STATED TASK: Put the listing, from its first line through the line containing "(x=13, y=46), (x=47, y=33), (x=6, y=7)", into a numbered list with blank lines dropped. Include only those lines.

+--

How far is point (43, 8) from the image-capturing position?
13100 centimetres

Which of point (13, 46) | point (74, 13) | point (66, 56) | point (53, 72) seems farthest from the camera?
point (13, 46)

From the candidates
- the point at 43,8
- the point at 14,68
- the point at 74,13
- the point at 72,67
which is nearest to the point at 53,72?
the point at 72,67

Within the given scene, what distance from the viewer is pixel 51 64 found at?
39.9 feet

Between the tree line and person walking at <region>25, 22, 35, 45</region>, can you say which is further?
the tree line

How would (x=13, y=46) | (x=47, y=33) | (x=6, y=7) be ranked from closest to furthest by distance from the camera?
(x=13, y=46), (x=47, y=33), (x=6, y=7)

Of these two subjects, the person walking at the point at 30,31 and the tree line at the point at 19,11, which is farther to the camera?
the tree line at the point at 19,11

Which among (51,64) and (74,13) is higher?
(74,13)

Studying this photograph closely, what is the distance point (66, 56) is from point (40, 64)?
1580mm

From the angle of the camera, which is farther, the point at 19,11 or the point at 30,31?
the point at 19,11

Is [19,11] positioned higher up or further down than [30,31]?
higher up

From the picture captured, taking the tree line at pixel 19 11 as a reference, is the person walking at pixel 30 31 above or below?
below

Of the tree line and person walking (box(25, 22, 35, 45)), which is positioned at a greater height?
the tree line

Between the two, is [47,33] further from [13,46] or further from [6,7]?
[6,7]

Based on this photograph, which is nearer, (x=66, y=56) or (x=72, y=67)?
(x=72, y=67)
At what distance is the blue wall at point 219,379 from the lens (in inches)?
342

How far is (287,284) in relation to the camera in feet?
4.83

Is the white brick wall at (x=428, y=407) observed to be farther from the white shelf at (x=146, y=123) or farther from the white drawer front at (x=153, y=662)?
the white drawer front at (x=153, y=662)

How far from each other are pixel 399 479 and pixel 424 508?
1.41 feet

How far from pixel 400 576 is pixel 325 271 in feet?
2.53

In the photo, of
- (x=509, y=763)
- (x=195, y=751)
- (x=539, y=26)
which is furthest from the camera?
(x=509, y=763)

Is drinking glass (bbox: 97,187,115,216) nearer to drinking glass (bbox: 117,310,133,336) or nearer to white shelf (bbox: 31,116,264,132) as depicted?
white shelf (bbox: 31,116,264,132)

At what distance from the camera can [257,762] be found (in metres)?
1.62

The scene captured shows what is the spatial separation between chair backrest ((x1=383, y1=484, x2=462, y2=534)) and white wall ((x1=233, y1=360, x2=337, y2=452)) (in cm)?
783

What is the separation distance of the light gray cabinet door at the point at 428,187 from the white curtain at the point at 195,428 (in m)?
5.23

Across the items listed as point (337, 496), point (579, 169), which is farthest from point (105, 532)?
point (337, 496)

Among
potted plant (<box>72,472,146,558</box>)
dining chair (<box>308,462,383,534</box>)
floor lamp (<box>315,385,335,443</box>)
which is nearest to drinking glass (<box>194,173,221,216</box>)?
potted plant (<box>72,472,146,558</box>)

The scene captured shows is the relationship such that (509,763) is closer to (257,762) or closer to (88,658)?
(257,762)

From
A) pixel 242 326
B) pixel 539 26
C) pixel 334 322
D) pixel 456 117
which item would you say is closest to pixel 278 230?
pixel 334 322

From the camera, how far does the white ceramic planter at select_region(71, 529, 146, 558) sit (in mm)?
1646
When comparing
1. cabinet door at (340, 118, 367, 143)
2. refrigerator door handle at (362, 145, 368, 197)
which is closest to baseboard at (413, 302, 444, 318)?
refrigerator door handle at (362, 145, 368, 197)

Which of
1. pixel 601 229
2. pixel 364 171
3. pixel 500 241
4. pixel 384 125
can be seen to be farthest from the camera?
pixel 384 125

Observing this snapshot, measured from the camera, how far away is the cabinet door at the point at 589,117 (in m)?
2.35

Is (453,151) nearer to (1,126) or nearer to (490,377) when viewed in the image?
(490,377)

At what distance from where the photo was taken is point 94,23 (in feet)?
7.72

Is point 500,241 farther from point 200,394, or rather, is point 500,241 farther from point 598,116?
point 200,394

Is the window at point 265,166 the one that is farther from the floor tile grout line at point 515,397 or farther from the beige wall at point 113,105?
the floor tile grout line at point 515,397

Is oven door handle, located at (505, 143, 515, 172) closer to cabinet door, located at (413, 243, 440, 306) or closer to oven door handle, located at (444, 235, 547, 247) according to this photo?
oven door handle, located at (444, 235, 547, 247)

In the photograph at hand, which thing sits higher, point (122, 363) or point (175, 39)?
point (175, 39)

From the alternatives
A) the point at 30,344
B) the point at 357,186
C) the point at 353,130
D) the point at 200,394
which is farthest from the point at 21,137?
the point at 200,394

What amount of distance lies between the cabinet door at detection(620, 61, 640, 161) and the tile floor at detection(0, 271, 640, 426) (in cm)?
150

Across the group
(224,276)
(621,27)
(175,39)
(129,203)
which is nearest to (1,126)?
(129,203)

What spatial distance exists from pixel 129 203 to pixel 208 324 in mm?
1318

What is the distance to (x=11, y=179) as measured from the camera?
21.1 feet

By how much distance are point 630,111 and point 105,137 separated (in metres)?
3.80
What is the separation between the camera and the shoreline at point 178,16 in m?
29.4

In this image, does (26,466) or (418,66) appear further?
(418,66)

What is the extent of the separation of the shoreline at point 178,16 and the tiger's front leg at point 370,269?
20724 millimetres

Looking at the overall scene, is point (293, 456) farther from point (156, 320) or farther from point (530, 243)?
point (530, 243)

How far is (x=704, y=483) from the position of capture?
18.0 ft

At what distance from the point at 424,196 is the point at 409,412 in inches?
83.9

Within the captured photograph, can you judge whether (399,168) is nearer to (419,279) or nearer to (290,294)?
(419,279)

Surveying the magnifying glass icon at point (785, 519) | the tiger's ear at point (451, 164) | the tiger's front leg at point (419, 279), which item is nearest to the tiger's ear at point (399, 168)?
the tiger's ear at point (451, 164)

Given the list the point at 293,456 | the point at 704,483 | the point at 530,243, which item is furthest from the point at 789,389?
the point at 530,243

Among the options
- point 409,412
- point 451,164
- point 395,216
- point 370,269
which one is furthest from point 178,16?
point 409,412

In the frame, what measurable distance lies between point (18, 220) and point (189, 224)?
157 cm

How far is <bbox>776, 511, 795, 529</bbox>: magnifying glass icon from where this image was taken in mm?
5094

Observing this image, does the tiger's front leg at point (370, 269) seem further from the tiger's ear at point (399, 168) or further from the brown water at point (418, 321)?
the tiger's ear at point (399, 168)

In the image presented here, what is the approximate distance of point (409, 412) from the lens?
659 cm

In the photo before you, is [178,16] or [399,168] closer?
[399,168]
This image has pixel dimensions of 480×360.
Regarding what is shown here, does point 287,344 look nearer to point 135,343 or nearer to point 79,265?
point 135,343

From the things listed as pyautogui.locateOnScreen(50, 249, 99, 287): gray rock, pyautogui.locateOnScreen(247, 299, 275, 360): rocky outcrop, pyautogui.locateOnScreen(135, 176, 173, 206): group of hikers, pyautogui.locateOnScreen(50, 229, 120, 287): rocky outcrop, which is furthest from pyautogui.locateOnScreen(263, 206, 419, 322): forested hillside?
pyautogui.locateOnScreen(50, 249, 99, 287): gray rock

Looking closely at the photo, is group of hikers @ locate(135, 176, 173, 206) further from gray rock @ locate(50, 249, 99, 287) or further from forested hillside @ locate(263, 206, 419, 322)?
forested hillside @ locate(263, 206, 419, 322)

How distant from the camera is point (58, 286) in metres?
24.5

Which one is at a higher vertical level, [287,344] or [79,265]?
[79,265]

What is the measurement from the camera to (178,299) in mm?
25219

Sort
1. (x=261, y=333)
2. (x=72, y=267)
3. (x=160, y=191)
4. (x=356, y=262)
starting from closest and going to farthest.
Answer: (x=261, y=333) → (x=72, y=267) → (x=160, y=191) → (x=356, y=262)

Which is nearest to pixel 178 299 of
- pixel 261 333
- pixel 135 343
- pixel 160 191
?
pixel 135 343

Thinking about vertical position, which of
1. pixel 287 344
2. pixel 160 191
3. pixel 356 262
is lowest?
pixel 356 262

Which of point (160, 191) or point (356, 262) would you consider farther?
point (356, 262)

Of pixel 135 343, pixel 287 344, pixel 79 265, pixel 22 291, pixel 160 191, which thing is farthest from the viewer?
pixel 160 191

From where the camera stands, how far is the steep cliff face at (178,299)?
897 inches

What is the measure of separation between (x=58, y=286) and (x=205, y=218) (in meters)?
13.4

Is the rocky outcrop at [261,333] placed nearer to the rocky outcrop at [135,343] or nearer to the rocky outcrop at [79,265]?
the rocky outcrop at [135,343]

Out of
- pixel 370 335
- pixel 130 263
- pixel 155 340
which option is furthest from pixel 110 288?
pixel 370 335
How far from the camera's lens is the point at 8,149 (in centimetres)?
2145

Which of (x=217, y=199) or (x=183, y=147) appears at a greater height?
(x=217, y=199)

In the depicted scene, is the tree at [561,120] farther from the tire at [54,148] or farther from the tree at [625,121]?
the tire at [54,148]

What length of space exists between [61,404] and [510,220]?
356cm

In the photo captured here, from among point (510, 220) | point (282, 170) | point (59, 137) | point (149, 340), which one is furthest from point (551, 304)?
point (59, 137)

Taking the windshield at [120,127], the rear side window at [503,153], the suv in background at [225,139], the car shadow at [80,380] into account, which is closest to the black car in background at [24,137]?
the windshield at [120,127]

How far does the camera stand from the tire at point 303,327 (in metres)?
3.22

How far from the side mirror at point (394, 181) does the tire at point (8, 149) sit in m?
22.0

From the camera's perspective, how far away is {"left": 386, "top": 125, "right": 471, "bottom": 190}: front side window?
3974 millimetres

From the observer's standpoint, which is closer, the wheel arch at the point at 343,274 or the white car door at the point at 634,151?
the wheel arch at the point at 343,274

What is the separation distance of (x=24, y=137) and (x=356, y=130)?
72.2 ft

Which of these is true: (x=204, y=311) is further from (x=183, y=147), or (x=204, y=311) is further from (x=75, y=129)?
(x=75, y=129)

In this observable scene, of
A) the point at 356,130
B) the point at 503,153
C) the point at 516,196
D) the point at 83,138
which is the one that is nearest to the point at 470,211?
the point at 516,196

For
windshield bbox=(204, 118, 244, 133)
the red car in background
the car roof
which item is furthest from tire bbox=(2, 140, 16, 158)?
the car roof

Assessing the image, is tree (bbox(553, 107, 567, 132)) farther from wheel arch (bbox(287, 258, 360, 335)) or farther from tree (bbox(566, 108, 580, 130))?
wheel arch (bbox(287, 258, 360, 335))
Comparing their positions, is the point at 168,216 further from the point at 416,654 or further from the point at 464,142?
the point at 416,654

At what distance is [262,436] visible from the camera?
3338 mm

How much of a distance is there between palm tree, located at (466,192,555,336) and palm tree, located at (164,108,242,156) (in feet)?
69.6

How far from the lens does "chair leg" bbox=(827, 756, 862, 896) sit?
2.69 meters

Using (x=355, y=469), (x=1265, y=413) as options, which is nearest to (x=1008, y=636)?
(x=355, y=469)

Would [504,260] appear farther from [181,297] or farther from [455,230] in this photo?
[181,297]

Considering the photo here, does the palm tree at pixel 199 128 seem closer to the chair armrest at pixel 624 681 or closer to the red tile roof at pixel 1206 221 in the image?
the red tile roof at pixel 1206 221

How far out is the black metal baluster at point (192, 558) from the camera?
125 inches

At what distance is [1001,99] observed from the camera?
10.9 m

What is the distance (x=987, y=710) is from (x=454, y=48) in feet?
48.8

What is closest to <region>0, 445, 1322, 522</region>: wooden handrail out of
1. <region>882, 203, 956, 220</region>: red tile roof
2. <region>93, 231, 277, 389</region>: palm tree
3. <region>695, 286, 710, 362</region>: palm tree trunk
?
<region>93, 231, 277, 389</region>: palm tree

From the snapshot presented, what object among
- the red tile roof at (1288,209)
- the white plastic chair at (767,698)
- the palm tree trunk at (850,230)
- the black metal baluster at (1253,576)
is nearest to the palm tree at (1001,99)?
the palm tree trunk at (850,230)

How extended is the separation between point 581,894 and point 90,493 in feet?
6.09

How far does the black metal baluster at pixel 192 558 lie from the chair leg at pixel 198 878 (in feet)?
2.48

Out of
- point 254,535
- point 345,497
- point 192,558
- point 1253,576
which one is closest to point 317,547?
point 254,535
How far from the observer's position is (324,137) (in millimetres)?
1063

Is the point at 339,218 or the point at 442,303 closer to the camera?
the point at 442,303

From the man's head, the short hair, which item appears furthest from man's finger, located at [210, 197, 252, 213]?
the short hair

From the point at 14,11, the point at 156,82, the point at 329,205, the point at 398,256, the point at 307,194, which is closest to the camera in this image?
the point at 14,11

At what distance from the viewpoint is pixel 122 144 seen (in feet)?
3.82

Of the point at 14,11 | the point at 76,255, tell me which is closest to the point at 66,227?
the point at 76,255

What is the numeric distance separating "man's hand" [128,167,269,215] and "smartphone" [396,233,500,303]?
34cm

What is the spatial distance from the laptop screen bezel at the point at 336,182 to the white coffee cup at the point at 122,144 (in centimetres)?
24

+--

FINISHED TASK:
1. How far is point (43, 8) from the image-capturing position?
2. 13100 centimetres
3. Which of point (13, 46) | point (74, 13) | point (66, 56) | point (53, 72) seems farthest from the camera?
4. point (13, 46)
5. From the candidates
6. - the point at 43,8
7. - the point at 14,68
8. - the point at 74,13
9. - the point at 72,67
10. which is nearest to the point at 53,72?
11. the point at 72,67
12. Within the given scene, what distance from the viewer is pixel 51 64 found at?
13. 39.9 feet
14. Between the tree line and person walking at <region>25, 22, 35, 45</region>, can you say which is further?
15. the tree line
16. How would (x=13, y=46) | (x=47, y=33) | (x=6, y=7) be ranked from closest to furthest by distance from the camera?
17. (x=13, y=46), (x=47, y=33), (x=6, y=7)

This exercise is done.